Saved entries
■ ■ ■ ■ ■ ■ ■
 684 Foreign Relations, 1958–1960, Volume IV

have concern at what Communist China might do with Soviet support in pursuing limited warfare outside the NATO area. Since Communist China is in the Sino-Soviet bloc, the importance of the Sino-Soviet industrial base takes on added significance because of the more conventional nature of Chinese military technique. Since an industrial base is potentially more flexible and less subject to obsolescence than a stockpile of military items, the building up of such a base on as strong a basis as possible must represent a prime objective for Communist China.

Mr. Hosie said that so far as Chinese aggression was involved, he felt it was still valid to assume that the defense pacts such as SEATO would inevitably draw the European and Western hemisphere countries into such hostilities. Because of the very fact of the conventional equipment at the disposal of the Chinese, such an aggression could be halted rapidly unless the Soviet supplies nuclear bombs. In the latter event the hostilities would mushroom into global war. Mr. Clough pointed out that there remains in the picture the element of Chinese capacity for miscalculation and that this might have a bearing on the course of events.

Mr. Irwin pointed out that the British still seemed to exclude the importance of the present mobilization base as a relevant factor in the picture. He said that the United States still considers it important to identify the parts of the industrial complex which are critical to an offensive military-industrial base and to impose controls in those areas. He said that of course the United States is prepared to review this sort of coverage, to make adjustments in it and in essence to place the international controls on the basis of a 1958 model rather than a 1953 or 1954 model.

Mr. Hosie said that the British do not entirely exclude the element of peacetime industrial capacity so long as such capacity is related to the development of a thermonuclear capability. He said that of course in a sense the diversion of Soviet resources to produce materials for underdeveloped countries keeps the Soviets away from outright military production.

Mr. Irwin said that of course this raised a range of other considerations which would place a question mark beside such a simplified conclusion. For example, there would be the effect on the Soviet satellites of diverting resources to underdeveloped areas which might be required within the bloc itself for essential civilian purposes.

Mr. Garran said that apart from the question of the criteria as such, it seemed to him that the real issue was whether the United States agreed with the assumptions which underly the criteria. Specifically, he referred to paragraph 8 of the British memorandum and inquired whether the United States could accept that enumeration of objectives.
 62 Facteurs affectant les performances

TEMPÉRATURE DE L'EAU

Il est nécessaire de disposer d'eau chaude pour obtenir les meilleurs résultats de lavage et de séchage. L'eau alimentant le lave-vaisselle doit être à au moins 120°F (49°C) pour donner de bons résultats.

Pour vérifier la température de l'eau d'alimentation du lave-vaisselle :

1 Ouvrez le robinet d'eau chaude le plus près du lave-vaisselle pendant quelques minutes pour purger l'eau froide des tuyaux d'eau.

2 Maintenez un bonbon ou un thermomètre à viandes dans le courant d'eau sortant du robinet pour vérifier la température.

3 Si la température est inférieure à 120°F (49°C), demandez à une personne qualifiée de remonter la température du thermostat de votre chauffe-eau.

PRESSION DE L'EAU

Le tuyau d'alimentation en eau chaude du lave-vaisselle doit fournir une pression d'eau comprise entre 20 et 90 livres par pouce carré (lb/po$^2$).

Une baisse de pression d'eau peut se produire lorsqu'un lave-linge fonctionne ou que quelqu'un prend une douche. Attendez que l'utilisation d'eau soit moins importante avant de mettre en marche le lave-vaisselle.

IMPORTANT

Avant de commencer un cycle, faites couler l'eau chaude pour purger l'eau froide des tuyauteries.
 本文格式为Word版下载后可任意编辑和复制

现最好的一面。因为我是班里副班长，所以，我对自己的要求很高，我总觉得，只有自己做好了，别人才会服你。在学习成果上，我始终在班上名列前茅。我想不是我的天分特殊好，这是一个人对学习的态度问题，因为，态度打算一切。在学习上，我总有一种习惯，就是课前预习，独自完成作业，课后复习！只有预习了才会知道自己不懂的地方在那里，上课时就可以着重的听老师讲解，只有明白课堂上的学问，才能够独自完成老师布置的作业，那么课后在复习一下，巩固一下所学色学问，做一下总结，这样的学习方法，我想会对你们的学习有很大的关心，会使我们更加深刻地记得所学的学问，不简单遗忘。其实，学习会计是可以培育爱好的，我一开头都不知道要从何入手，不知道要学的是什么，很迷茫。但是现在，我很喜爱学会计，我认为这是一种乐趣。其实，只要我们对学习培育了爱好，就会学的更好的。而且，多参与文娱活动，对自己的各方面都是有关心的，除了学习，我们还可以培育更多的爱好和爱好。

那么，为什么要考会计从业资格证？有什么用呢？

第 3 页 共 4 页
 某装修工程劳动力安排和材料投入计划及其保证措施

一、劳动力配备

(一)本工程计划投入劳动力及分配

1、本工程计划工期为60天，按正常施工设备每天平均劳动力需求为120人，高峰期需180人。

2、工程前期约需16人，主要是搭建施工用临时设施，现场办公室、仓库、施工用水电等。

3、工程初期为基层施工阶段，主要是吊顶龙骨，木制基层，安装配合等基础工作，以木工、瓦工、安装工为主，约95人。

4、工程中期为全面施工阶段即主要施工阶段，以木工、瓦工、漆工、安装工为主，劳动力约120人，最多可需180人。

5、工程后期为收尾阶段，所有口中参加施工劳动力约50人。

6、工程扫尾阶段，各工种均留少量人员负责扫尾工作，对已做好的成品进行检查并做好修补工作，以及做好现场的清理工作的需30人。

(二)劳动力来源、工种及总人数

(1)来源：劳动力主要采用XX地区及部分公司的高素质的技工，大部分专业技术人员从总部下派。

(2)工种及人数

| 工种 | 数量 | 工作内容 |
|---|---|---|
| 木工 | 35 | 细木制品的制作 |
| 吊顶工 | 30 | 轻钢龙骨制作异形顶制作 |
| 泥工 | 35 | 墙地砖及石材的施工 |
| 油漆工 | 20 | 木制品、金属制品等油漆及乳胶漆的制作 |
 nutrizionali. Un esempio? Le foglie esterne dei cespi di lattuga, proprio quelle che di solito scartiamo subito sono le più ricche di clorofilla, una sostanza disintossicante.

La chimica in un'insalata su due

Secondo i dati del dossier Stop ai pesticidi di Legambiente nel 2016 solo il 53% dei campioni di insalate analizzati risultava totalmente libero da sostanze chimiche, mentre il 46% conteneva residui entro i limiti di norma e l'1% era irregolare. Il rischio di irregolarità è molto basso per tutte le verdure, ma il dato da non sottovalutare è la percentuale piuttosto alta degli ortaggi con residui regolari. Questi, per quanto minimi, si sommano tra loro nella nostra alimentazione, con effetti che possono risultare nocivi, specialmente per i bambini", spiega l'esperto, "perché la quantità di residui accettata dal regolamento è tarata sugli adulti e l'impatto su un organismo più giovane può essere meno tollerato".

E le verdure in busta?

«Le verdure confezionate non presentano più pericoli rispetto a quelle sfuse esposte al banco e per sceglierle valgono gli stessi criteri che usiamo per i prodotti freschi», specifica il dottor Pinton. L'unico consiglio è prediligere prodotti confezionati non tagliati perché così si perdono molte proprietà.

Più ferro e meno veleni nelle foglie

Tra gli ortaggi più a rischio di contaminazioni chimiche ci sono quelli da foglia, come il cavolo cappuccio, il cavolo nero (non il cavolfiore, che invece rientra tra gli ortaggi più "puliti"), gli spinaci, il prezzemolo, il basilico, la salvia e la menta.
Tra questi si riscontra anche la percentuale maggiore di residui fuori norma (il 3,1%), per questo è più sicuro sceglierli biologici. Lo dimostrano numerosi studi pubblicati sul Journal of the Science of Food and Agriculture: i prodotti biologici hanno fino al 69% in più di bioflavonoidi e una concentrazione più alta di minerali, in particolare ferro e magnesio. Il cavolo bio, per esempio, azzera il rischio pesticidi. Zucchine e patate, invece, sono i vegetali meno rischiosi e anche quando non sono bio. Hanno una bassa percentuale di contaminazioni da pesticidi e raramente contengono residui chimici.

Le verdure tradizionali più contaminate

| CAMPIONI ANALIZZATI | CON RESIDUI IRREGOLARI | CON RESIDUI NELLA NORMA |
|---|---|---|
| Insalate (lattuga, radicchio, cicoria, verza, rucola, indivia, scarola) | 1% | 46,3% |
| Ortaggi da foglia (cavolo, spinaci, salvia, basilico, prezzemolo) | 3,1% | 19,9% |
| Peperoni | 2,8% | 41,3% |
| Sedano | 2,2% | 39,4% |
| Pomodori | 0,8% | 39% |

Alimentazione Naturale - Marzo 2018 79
■ ■ ■ ■ ■ ■ ■
**Exercise:**
Print the first line of the records above and each line after it, exactly, through the line with "have concern at".

**Written reply:**
 684 Foreign Relations, 1958–1960, Volume IV

have concern at what Communist China might do with Soviet support in pursuing limited warfare outside the NATO area. Since Communist China is in the Sino-Soviet bloc, the importance of the Sino-Soviet industrial base takes on added significance because of the more conventional nature of Chinese military technique. Since an industrial base is potentially more flexible and less subject to obsolescence than a stockpile of military items, the building up of such a base on as strong a basis as possible must represent a prime objective for Communist China.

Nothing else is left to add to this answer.